> **Extract to read**:
<<<<
I have an interesting story for the group, one to give hope to those of you who think things are at their worst for the inhabitants of your tank.
I have had a few self-induced disasters over my 4 years of reef-keeping, and have learned quite a few of the things to avoid. Accidents do, however, still happen.
About 2 months ago, I decided to rid my aquarium of the Carpet-type maco algae that looks so nice but is eaten by nothing and grows over everything. I've seen this stuff survive conditions that seem unbelievable, uncluding 2 months in cold, stagnant, smelly black water with no source of light.(I had recently moved and dodn't get all the rock back in right away.)
>>>>
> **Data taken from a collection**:
<<<<
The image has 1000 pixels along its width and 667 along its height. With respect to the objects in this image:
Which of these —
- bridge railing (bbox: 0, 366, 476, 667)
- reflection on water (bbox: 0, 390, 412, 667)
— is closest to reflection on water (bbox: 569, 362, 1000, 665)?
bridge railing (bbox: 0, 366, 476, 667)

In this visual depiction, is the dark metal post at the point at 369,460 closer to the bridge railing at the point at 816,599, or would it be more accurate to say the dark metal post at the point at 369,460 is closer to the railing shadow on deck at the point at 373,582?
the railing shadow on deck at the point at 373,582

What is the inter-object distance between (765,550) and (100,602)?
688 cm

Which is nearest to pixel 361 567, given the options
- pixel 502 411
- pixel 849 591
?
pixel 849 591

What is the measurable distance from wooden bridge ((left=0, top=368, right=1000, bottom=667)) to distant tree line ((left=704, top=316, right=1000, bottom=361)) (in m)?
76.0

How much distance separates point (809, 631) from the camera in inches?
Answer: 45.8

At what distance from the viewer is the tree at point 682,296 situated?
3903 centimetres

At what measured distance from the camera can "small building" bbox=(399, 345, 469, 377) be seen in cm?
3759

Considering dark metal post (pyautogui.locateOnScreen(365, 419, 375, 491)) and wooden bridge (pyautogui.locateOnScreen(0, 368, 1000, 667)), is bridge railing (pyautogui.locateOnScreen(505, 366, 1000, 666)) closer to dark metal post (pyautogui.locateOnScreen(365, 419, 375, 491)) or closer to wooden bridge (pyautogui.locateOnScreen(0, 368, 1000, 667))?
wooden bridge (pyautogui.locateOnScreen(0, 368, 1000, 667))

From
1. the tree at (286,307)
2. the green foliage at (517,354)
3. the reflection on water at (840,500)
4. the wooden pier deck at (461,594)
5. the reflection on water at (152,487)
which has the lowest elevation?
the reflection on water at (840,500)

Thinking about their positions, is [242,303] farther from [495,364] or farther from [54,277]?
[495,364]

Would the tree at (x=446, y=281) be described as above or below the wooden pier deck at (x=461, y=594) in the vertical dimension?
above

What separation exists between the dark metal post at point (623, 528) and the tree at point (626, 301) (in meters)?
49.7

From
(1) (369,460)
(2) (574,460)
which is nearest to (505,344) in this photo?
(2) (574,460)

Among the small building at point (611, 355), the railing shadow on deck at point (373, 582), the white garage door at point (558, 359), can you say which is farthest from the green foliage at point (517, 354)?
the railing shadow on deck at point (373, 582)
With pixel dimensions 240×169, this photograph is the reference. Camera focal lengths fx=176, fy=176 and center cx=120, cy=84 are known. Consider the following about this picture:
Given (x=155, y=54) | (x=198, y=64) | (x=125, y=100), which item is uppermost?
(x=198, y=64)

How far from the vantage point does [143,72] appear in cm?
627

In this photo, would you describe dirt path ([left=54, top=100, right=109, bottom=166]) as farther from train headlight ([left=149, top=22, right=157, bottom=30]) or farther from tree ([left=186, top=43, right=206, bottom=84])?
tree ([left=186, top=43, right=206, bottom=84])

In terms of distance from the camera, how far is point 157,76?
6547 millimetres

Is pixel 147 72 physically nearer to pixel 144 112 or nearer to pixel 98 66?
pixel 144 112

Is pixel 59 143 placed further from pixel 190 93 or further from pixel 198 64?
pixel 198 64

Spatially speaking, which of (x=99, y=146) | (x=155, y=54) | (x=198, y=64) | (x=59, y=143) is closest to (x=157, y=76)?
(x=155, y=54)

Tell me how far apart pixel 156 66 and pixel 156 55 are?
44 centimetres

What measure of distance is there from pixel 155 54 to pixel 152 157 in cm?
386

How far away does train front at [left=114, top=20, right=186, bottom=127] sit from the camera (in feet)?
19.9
>>>>
> **Tasks and exercises**:
(1) How would you say "Accidents do, however, still happen." from the reef-keeping story in Spanish?
(2) Repeat the reef-keeping story word for word from "I have had a" to "however, still happen.".
(3) Which adjectives in the reef-keeping story describe the water the algae survived in?
The rows have no role in anything asked here.

> **Solved problems**:
(1) Los accidentes, sin embargo, siguen ocurriendo.

(2)
I have had a few self-induced disasters over my 4 years of reef-keeping, and have learned quite a few of the things to avoid. Accidents do, however, still happen.

(3) cold, stagnant, smelly, black